THOUSANDS of people in line for a £150 energy rebate need to see the money in their bank accounts soon, the leader of Carmarthenshire Labour said.
Cllr Rob James has urged Plaid Cymru – the majority party in Carmarthenshire – to “get a grip of the situation”.
A Plaid spokesman said council staff needed time to process the tens of thousands of payments, and that some other councils in Wales have said it would take months to do this.
The council, meanwhile, said it aimed to start paying eligible households from next week.
A nationwide £150 energy rebate for council tax A to D band households was announced by the Welsh Government in early April to help people with the cost of living crisis. It was in response to an average £693 rise in the energy cap for millions of people across the UK.
Councils, which process these £150 payments, have also received some discretionary funding to help those who need it the most.
Cllr James claimed that council tax A to D households in Carmarthenshire who paid their council tax by direct debit might not receive their £150 payment until the end of June, with council taxpayers who paid by other means not expected to receive it until the end of the summer.
Cllr James said neighbouring Swansea and Neath Port Talbot councils had already provided the support, or were in the process of doing so. He has now written to Plaid’s new leader, Cllr Darren Price, but did not blame in any way the council staff who process payments.
“It is deeply disappointing that the cost-of-living payments in Carmarthenshire have been delayed once more, especially when residents were promised these payments by the end of April initially,” said Cllr James.
“It’s time that this Plaid Cymru administration got a grip of the situation, as these payments are needed now,” he said.
The Plaid spokesman said:
“Carmarthenshire, with 190,000 residents, is the fourth largest in Wales by population, so obviously staff need time to process the tens of thousands of payments.
“The timescale is not exceptional. Indeed, some councils have said it will take months to process the payments.”
He added that the new administration would not actually be in place until the council’s annual general meeting on May 25. Plaid has 38 out of 75 councillors following last week’s council elections.
The Plaid spokesman said that after the annual meeting the new administration will set out “a bold vision to address the cost of living crisis”.

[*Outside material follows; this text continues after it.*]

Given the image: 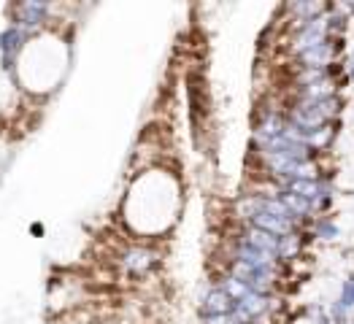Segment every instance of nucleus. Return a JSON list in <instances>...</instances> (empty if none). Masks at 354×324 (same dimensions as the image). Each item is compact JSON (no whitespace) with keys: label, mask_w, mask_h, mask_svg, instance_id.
Here are the masks:
<instances>
[{"label":"nucleus","mask_w":354,"mask_h":324,"mask_svg":"<svg viewBox=\"0 0 354 324\" xmlns=\"http://www.w3.org/2000/svg\"><path fill=\"white\" fill-rule=\"evenodd\" d=\"M338 303L344 305V308H354V276H349L346 281H344V287H341V297H338Z\"/></svg>","instance_id":"nucleus-9"},{"label":"nucleus","mask_w":354,"mask_h":324,"mask_svg":"<svg viewBox=\"0 0 354 324\" xmlns=\"http://www.w3.org/2000/svg\"><path fill=\"white\" fill-rule=\"evenodd\" d=\"M236 300L227 295L222 287H214L208 289L206 297L201 300V316L203 319H214V316H230L236 314Z\"/></svg>","instance_id":"nucleus-4"},{"label":"nucleus","mask_w":354,"mask_h":324,"mask_svg":"<svg viewBox=\"0 0 354 324\" xmlns=\"http://www.w3.org/2000/svg\"><path fill=\"white\" fill-rule=\"evenodd\" d=\"M349 76H352V79H354V57L349 59Z\"/></svg>","instance_id":"nucleus-10"},{"label":"nucleus","mask_w":354,"mask_h":324,"mask_svg":"<svg viewBox=\"0 0 354 324\" xmlns=\"http://www.w3.org/2000/svg\"><path fill=\"white\" fill-rule=\"evenodd\" d=\"M157 263H160V254L147 249V246H130V249L122 254V260H119L122 270H124L127 276H133V278H141V276L151 273V270L157 267Z\"/></svg>","instance_id":"nucleus-1"},{"label":"nucleus","mask_w":354,"mask_h":324,"mask_svg":"<svg viewBox=\"0 0 354 324\" xmlns=\"http://www.w3.org/2000/svg\"><path fill=\"white\" fill-rule=\"evenodd\" d=\"M327 41V30H325V19H311V22H297L292 35H290V49L292 55H300L317 44Z\"/></svg>","instance_id":"nucleus-2"},{"label":"nucleus","mask_w":354,"mask_h":324,"mask_svg":"<svg viewBox=\"0 0 354 324\" xmlns=\"http://www.w3.org/2000/svg\"><path fill=\"white\" fill-rule=\"evenodd\" d=\"M14 11H17V17H19L17 25H25V28L41 25L44 17H46V6H41V3H19V6H14Z\"/></svg>","instance_id":"nucleus-7"},{"label":"nucleus","mask_w":354,"mask_h":324,"mask_svg":"<svg viewBox=\"0 0 354 324\" xmlns=\"http://www.w3.org/2000/svg\"><path fill=\"white\" fill-rule=\"evenodd\" d=\"M238 243H246V246H252V249H257V251L270 254V257L279 260V243H281V238L270 236L266 230H257V227H249L246 225L241 230V236H238Z\"/></svg>","instance_id":"nucleus-5"},{"label":"nucleus","mask_w":354,"mask_h":324,"mask_svg":"<svg viewBox=\"0 0 354 324\" xmlns=\"http://www.w3.org/2000/svg\"><path fill=\"white\" fill-rule=\"evenodd\" d=\"M314 236L322 238V240H335V238H338V227H335L330 219H319V222L314 225Z\"/></svg>","instance_id":"nucleus-8"},{"label":"nucleus","mask_w":354,"mask_h":324,"mask_svg":"<svg viewBox=\"0 0 354 324\" xmlns=\"http://www.w3.org/2000/svg\"><path fill=\"white\" fill-rule=\"evenodd\" d=\"M28 35L22 32L19 28H8L3 30V35H0V52H3V68H11V62L14 57L19 55V49H22V41H25Z\"/></svg>","instance_id":"nucleus-6"},{"label":"nucleus","mask_w":354,"mask_h":324,"mask_svg":"<svg viewBox=\"0 0 354 324\" xmlns=\"http://www.w3.org/2000/svg\"><path fill=\"white\" fill-rule=\"evenodd\" d=\"M338 46L341 44L327 38L322 44H317V46L295 55V68L297 70H308V68H325V70H330V65L335 62V55H338Z\"/></svg>","instance_id":"nucleus-3"}]
</instances>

A council spokeswoman its aim was to start paying out to eligible households from next week.
“Households who do not pay by direct debit will receive a letter next week explaining the steps that they require to take to receive their payment,” she said.
The central Government-funded £150 rebate will cost £9.5 million in Carmarthenshire. The council has also received a £1.5 million discretionary fund on top. Deciding how to allocate the £1.5 million will require a political decision at cabinet.
“This will be done as soon as possible and as soon as committees reconvene following the recent local elections,” said the council spokeswoman.